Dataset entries
--------------------------------------------------

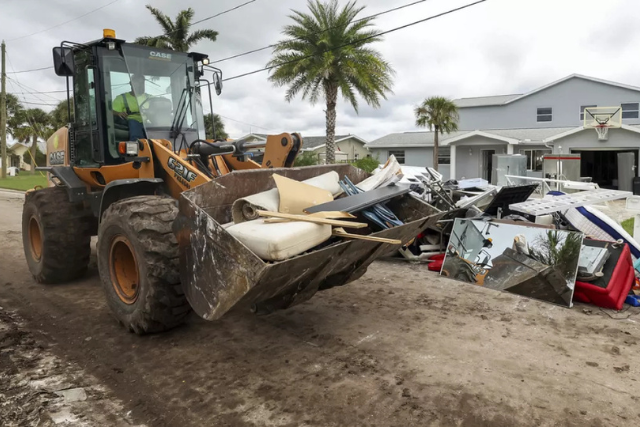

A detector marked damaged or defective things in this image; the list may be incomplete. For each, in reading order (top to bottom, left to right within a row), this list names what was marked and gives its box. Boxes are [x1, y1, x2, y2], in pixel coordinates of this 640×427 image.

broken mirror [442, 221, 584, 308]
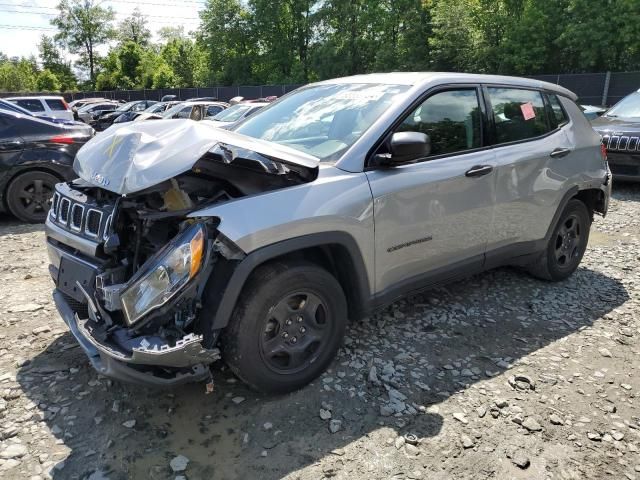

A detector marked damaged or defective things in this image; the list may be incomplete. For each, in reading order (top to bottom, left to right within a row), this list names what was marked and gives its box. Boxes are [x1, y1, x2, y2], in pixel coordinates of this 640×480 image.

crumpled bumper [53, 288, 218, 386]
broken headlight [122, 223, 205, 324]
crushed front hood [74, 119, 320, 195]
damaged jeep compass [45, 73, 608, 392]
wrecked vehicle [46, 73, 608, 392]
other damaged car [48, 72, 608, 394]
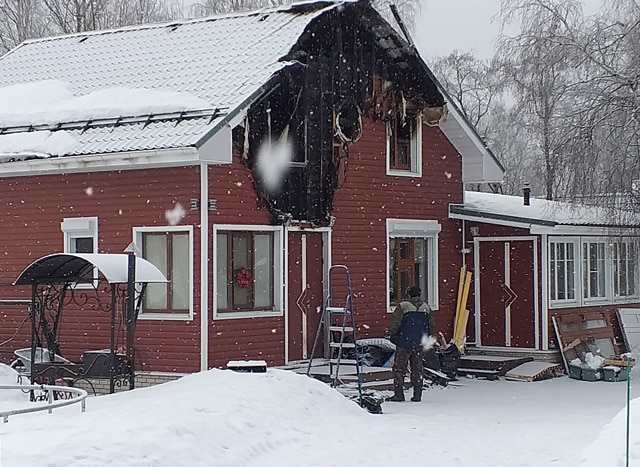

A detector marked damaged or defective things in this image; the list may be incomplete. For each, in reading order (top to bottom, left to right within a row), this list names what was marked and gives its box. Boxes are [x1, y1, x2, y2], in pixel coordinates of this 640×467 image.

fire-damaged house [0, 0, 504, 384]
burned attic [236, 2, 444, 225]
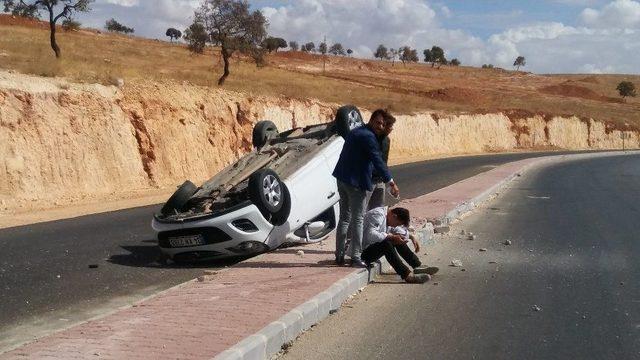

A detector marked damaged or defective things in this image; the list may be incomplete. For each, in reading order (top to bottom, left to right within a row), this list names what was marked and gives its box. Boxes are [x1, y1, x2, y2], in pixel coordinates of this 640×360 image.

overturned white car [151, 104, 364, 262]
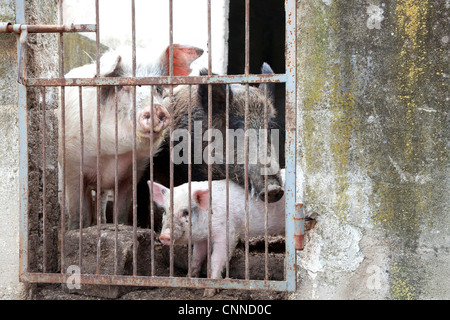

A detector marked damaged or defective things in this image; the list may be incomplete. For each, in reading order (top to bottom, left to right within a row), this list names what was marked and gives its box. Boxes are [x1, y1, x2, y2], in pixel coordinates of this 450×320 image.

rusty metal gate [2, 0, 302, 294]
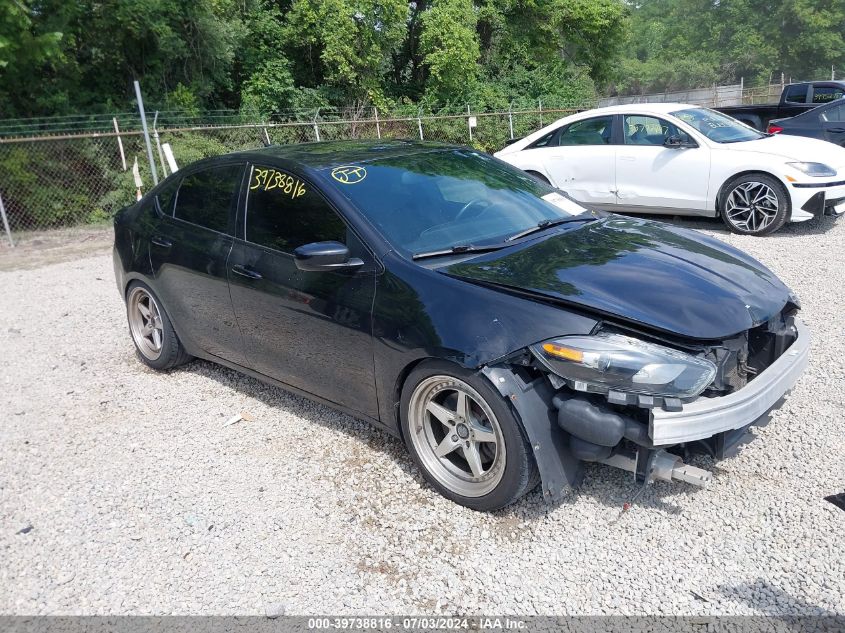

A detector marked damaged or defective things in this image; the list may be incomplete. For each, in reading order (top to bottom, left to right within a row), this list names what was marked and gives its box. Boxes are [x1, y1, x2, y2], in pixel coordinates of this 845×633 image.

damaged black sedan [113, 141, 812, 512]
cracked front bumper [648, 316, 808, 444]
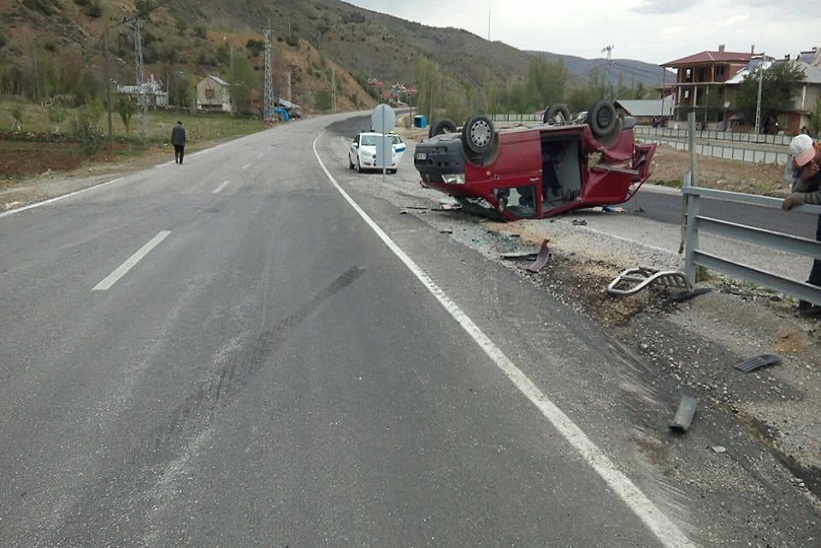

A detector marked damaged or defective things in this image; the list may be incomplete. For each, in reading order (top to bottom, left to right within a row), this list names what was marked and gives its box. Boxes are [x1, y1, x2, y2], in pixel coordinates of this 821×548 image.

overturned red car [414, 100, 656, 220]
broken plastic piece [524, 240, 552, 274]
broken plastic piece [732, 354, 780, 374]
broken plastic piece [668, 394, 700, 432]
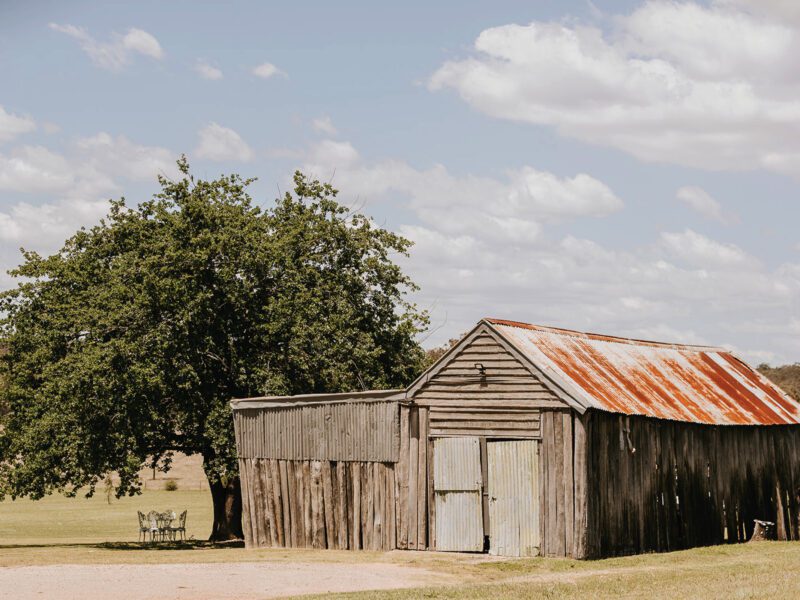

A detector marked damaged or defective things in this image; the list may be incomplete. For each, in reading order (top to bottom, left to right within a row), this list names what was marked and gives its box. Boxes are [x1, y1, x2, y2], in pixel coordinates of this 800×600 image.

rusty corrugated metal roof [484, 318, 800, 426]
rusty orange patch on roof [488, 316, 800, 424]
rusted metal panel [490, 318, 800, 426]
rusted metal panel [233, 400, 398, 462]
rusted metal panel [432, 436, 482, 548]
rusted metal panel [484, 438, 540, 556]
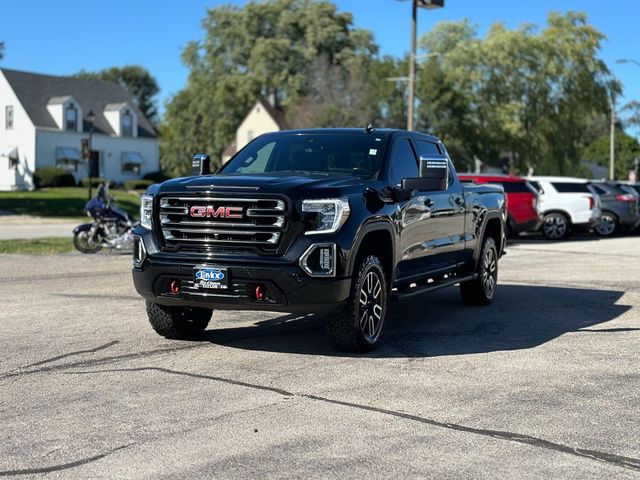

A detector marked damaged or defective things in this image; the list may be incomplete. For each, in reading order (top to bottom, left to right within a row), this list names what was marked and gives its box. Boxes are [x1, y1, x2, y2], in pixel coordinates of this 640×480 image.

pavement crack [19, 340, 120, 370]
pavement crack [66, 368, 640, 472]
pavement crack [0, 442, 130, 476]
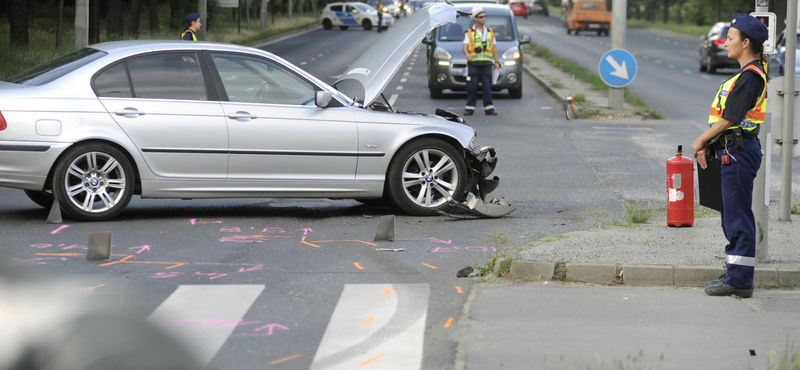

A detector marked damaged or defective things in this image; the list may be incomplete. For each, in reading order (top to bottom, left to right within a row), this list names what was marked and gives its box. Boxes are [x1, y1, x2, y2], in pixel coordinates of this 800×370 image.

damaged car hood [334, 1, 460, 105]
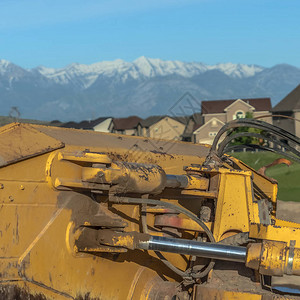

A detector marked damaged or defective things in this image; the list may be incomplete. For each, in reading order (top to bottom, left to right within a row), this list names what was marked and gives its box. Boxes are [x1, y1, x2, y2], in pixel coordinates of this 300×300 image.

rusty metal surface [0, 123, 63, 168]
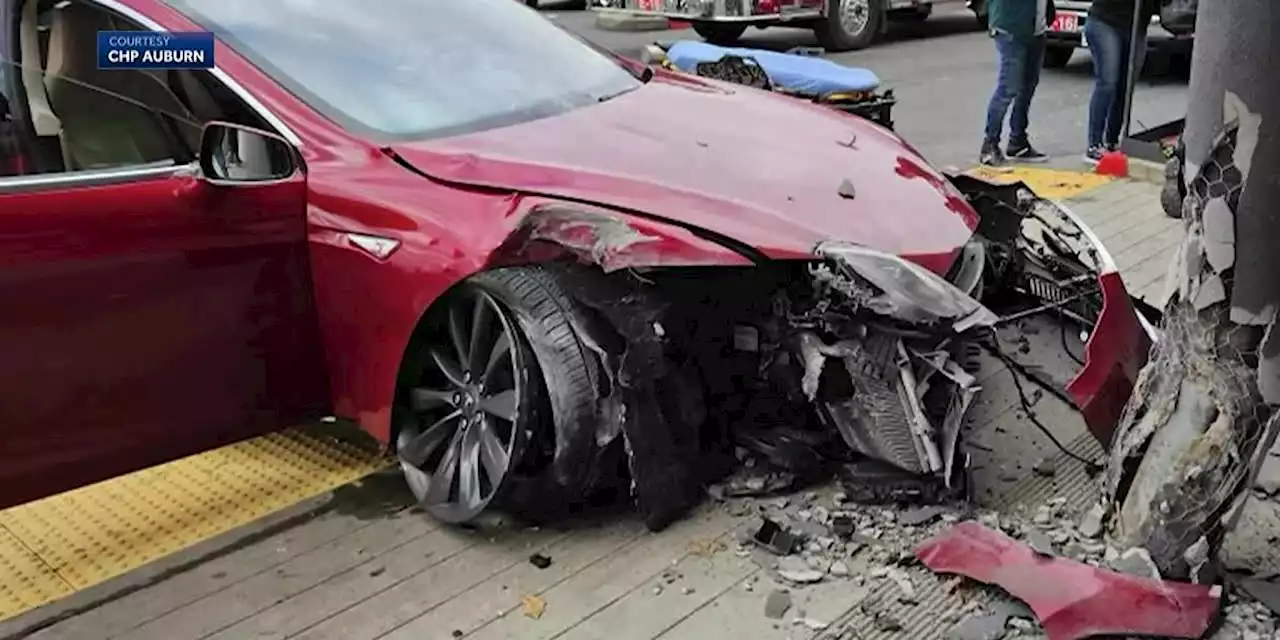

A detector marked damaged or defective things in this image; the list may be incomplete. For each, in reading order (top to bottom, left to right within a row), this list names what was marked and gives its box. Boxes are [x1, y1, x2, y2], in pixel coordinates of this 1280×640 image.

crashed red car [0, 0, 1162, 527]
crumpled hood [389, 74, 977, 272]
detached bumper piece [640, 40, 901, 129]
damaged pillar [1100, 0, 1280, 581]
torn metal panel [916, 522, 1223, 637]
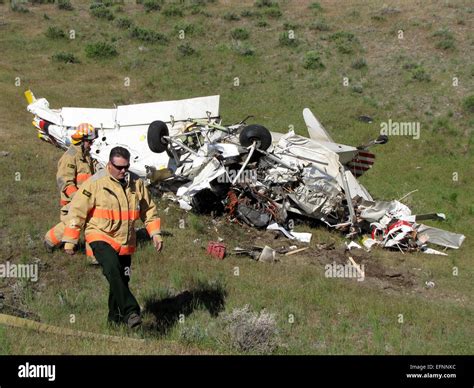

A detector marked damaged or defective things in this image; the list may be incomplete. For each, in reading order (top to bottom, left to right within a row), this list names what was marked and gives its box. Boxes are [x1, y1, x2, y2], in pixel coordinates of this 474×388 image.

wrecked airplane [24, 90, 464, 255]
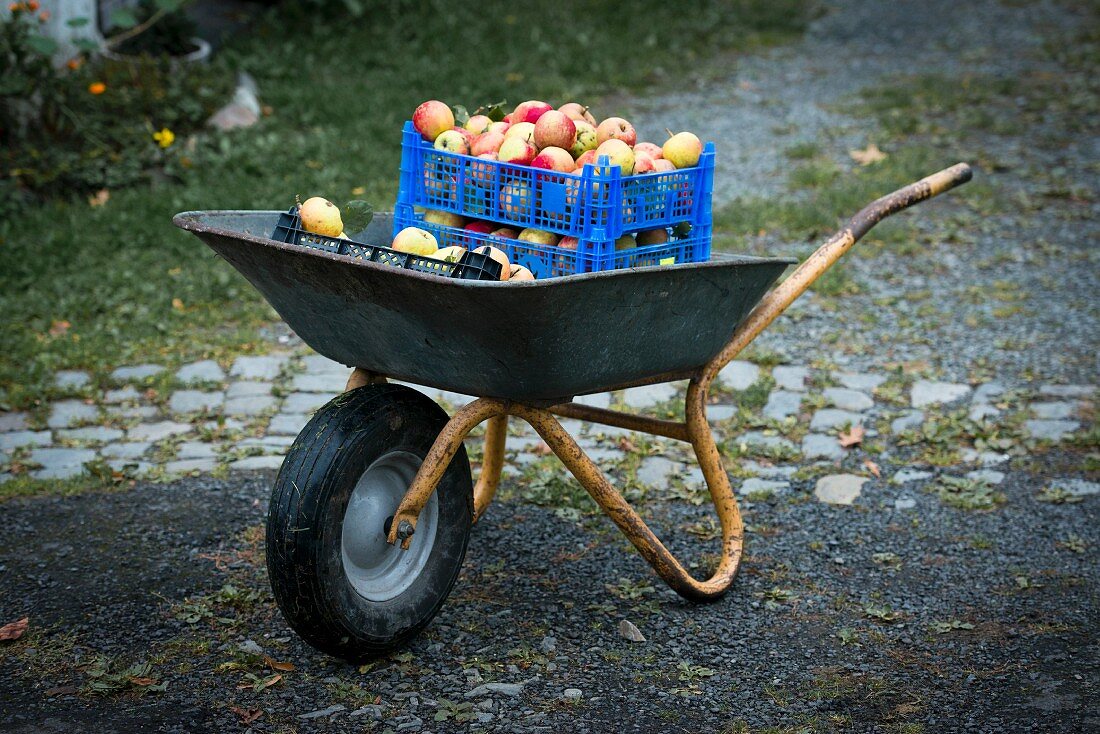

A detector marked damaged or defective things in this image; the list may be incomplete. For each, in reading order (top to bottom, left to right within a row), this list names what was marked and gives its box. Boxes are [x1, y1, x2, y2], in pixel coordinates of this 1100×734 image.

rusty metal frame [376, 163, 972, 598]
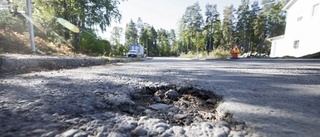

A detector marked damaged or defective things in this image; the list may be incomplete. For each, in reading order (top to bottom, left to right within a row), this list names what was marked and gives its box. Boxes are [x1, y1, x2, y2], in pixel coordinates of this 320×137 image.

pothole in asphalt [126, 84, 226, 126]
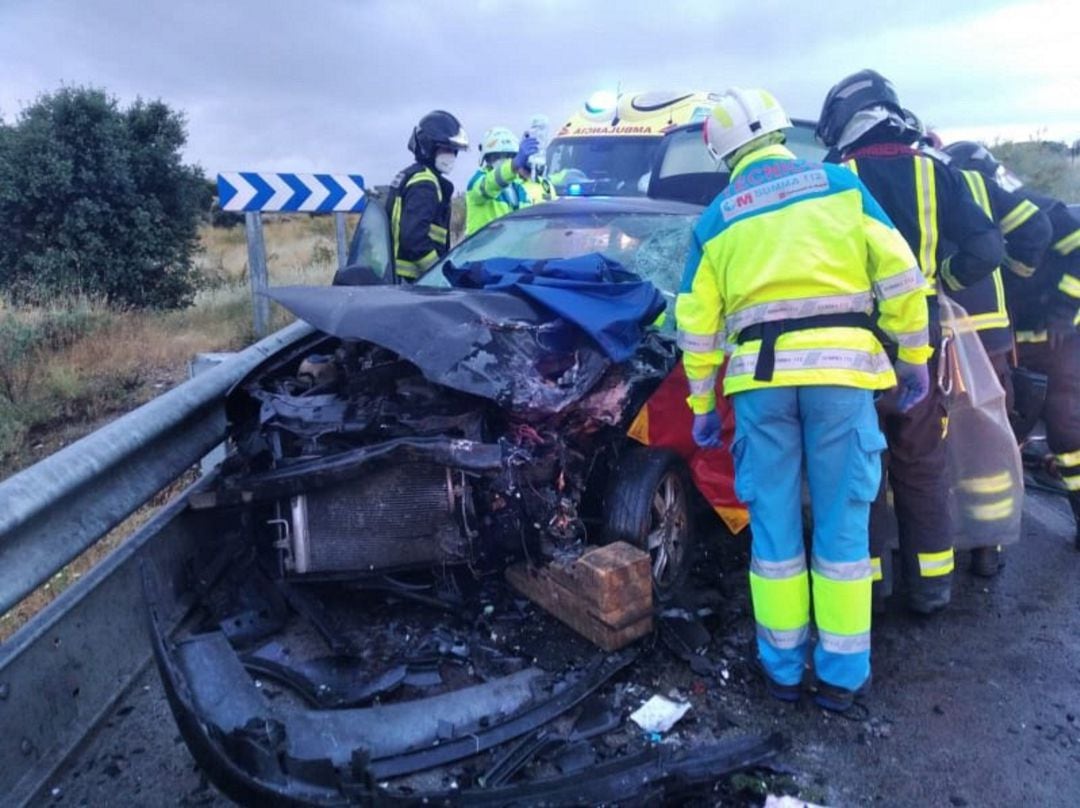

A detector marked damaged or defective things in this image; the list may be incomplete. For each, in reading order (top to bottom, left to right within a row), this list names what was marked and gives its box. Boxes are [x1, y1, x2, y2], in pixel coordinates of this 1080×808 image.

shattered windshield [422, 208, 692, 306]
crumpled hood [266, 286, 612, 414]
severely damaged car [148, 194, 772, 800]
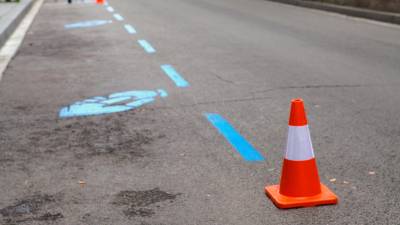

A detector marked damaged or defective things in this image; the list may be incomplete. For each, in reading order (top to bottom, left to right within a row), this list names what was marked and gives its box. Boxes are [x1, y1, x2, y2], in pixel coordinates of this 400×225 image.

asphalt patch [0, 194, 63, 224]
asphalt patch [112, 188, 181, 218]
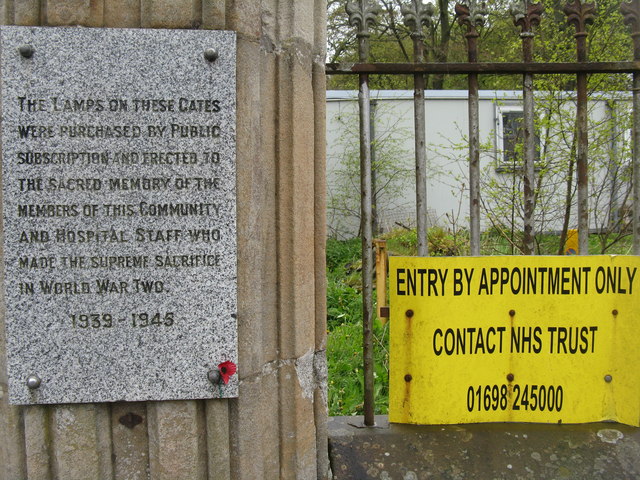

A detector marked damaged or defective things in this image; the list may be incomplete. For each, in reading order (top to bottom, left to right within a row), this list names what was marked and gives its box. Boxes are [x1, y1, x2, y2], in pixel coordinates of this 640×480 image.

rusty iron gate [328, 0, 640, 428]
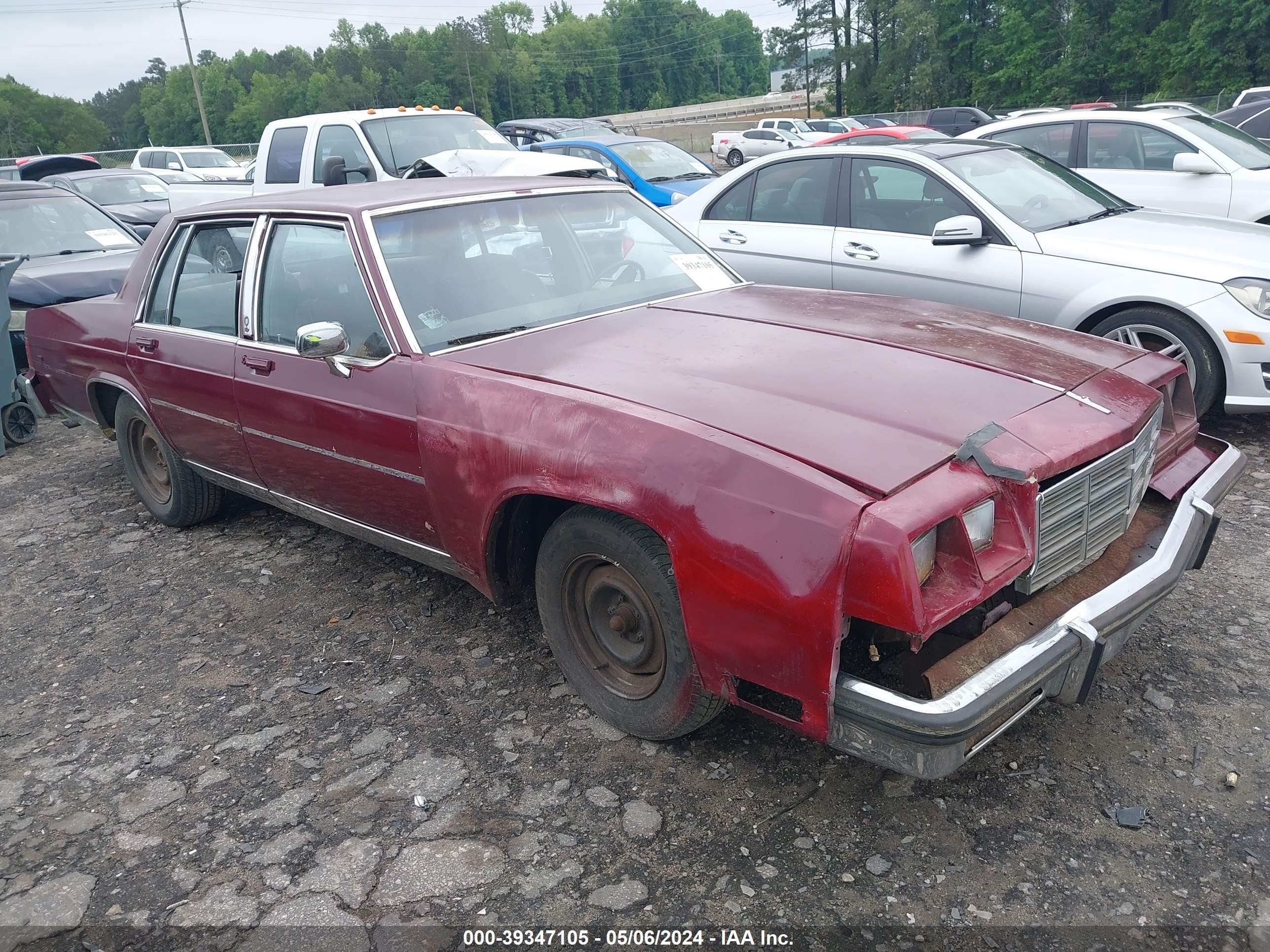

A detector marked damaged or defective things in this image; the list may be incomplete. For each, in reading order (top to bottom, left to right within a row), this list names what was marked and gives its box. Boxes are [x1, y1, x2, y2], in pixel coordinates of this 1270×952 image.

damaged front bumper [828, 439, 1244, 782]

--------------------------------------------------

* _Work instructions_
Retype the lines exactly as they appear, beginning with the line that contains "this 400×225 image." and ending with the final line of the entries, and omit the pictures.

* _Exercise result_
A detector marked damaged or defective things in this image; the list may be incomplete. For each, in reading order (top to bottom, left to right within a row), this list names what was marked and gives its box. Boxes are [x1, y1, x2, y2], in pixel coordinates of this 400×225 image.

asphalt patch [0, 194, 63, 224]
asphalt patch [112, 188, 181, 218]

A detector marked damaged or defective things in this image; the list may be incomplete. For each, in reading order (top to bottom, left to right within a row), this list names what was marked and gives its box. Boxes are [x1, y1, x2, y2], in pixel coordinates of this 640×480 image.

rusty iron gate [328, 0, 640, 428]

A detector marked damaged or defective things in this image; the list may be incomplete. For each, in reading order (top to bottom, left to right within a row), this list names what was marked and gives its box. Boxes are [x1, y1, x2, y2], in pixel coordinates of this 1270×952 image.

damaged front bumper [828, 439, 1244, 782]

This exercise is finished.